For his part, the Minister for Relations with Parliament, Olivier Véran, excluded the far right and rebellious France from this majority, because they are not, according to him, “in the arc Republican”.

He detailed several avenues: “an enlargement” of the majority, “the continuation of the center left/center right overtaking”, “an even wider enlargement”, or “a system of majority project by project, sometimes with the left, sometimes with the right”.

Plunged into uncertainty, France is not used to this type of scenario.

“We have a culture of conflict, rather than finding a agreement for the common good. And it would be quite surprising if that changed in this new legislature,” said pollster Jean-Daniel Levy.

The far right in force 

While waiting to unblock the situation, Mr. Macron on Tuesday reappointed his Prime Minister Élisabeth Borne who had presented her resignation to him, the time to manage the adoption promised for the been measures to safeguard the purchasing power of the French, grumbling by inflation, in a tense international context.

But this appeared to be extremely weakened.

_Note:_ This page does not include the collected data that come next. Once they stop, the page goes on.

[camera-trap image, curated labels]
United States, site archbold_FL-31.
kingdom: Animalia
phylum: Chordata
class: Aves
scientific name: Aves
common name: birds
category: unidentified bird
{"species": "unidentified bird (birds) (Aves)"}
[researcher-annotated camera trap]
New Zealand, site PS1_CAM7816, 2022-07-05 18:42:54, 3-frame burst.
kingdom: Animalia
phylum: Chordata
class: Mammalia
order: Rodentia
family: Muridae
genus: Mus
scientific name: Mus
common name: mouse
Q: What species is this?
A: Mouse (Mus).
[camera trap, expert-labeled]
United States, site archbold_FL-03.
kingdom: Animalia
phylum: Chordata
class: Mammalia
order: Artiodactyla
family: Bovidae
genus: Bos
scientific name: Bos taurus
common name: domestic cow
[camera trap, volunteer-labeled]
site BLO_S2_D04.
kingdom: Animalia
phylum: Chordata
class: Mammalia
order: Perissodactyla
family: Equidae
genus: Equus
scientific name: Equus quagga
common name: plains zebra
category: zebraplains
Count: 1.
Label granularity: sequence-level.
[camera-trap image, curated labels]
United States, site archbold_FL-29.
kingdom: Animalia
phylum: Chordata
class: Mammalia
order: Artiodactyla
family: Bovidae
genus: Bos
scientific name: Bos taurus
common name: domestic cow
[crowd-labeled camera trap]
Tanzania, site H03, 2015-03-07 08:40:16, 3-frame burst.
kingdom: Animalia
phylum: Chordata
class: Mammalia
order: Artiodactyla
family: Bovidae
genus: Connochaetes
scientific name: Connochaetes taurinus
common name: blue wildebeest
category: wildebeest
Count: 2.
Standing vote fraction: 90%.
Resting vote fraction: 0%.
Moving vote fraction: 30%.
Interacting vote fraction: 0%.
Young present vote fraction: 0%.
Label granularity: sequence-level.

“The times demand that the Prime Minister or the Prime Minister be political, that we do not have the feeling that it is the technique that governs the country, ”said a close friend of Mr. Macron, François Bayrou, on Wednesday.

In addition, the 89 far-right elected members of Mrs. Le Pen's party took their first steps in the Assembly in the morning with the instructions: suit and tie and “serious”. In contrast to the more relaxed arrival the day before of the deputies from the radical left.

“The culture of a packet of noodles and football t-shirts, no thank you,” warned Marine Le Pen.